*YOUR OBJECTIVE:*
Each line of the material below should be reproduced exactly.

begin ENTRIES SHOWN

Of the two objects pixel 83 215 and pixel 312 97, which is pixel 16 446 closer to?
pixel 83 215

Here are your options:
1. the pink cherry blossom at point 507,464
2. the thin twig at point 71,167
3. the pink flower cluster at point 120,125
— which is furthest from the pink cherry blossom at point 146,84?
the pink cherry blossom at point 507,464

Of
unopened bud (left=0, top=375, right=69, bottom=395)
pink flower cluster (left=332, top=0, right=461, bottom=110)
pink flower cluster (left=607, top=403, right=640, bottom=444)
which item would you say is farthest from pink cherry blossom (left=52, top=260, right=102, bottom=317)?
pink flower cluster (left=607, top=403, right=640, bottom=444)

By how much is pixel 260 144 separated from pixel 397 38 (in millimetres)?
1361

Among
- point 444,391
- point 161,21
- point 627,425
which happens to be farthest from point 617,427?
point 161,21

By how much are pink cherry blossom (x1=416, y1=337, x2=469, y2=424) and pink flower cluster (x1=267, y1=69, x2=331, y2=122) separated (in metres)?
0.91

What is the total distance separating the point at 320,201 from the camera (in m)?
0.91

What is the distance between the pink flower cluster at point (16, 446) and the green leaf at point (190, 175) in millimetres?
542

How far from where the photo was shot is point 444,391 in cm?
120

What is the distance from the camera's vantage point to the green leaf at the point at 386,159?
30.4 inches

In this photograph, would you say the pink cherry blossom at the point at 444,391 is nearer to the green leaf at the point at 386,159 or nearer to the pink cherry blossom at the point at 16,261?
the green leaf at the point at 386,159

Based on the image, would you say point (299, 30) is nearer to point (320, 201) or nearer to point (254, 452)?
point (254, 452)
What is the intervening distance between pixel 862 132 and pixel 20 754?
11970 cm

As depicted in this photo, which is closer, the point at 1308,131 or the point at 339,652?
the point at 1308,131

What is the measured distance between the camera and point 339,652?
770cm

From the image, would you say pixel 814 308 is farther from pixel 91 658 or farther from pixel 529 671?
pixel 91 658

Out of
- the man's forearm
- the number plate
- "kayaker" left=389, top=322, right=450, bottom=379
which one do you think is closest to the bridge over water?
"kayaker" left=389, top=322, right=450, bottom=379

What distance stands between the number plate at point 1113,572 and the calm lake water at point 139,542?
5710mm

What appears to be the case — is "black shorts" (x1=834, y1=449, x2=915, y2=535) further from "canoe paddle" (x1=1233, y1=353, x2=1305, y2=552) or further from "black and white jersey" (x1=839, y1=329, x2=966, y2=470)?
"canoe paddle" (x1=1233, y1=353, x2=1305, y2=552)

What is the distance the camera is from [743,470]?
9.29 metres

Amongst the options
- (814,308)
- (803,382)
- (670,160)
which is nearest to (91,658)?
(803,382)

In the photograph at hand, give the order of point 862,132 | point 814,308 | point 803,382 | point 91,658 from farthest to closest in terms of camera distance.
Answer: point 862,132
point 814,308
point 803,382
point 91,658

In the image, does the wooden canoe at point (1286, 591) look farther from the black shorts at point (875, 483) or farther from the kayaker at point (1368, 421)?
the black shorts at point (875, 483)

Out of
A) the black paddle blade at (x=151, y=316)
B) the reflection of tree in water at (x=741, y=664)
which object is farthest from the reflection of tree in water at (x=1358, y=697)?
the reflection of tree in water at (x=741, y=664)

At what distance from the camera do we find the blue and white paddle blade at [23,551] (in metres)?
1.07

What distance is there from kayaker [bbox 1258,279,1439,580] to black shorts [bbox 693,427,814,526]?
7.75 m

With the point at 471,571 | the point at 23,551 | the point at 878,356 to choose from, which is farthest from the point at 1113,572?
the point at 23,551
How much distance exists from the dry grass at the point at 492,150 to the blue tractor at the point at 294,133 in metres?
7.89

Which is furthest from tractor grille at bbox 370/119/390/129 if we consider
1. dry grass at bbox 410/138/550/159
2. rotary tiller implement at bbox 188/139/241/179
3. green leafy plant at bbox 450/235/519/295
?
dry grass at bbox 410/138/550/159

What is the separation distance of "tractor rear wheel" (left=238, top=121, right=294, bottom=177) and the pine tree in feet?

end ENTRIES SHOWN

*REPLY TO THE TASK:*
Of the two objects pixel 83 215 and pixel 312 97, which is pixel 16 446 closer to?
pixel 83 215

Here are your options:
1. the pink cherry blossom at point 507,464
2. the thin twig at point 71,167
3. the pink flower cluster at point 120,125
— which is furthest from the pink cherry blossom at point 146,84?
the pink cherry blossom at point 507,464

Of
unopened bud (left=0, top=375, right=69, bottom=395)
pink flower cluster (left=332, top=0, right=461, bottom=110)
pink flower cluster (left=607, top=403, right=640, bottom=444)
which item would you say is farthest from pink cherry blossom (left=52, top=260, right=102, bottom=317)?
pink flower cluster (left=607, top=403, right=640, bottom=444)

By how much is pixel 260 144 separated from pixel 397 38 (in millimetres)?
1361

Among
- point 444,391
- point 161,21
- point 627,425
which happens to be farthest from point 617,427?
point 161,21

By how much are pink cherry blossom (x1=416, y1=337, x2=469, y2=424) and pink flower cluster (x1=267, y1=69, x2=331, y2=122) separated (in metres)?
0.91

What is the total distance separating the point at 320,201 from the camera (in m)?
0.91

What is the distance between the pink flower cluster at point (16, 446) and the green leaf at point (190, 175) in millimetres?
542

How far from where the photo was shot is point 444,391 in cm?
120

What is the distance from the camera's vantage point to the green leaf at the point at 386,159?
30.4 inches

In this photograph, would you say the pink cherry blossom at the point at 444,391 is nearer to the green leaf at the point at 386,159 or nearer to the pink cherry blossom at the point at 16,261?
the green leaf at the point at 386,159

Based on the image, would you say point (299, 30) is nearer to point (320, 201) or nearer to point (254, 452)?
point (254, 452)
What is the intervening distance between pixel 862 132 and pixel 20 754?
11970 cm

As depicted in this photo, which is closer, the point at 1308,131 or the point at 339,652?
the point at 1308,131

What is the measured distance between the camera and point 339,652?
770cm

From the image, would you say pixel 814 308 is farther from pixel 91 658 or farther from pixel 529 671?
pixel 91 658

Out of
- the man's forearm
- the number plate
- "kayaker" left=389, top=322, right=450, bottom=379
which one do you think is closest to the bridge over water?
"kayaker" left=389, top=322, right=450, bottom=379

What distance stands between the number plate at point 1113,572 and the calm lake water at point 139,542?
5710mm

What appears to be the case — is "black shorts" (x1=834, y1=449, x2=915, y2=535) further from "canoe paddle" (x1=1233, y1=353, x2=1305, y2=552) or further from "black and white jersey" (x1=839, y1=329, x2=966, y2=470)?
"canoe paddle" (x1=1233, y1=353, x2=1305, y2=552)

What is the distance the camera is from [743,470]?
9.29 metres

Amongst the options
- (814,308)
- (803,382)
- (670,160)
which is nearest to (91,658)?
(803,382)

In the photograph at hand, give the order of point 862,132 | point 814,308 | point 803,382 | point 91,658 from farthest to closest in terms of camera distance.
Answer: point 862,132
point 814,308
point 803,382
point 91,658

In the image, does the wooden canoe at point (1286, 591) look farther from the black shorts at point (875, 483) or farther from the kayaker at point (1368, 421)?
the black shorts at point (875, 483)

Out of
A) the black paddle blade at (x=151, y=316)
B) the reflection of tree in water at (x=741, y=664)
which object is farthest from the reflection of tree in water at (x=1358, y=697)?
the reflection of tree in water at (x=741, y=664)

At what distance from the camera do we find the blue and white paddle blade at [23,551] (in metres)?
1.07

What distance is there from kayaker [bbox 1258,279,1439,580] to black shorts [bbox 693,427,814,526]?
7.75 m

With the point at 471,571 | the point at 23,551 | the point at 878,356 to choose from, which is farthest from the point at 1113,572?
the point at 23,551
How much distance exists from the dry grass at the point at 492,150 to the blue tractor at the point at 294,133 in metres?
7.89

Which is furthest from tractor grille at bbox 370/119/390/129 if we consider
1. dry grass at bbox 410/138/550/159
2. rotary tiller implement at bbox 188/139/241/179
3. green leafy plant at bbox 450/235/519/295
?
dry grass at bbox 410/138/550/159

What is the separation distance of "tractor rear wheel" (left=238, top=121, right=294, bottom=177) and the pine tree in feet?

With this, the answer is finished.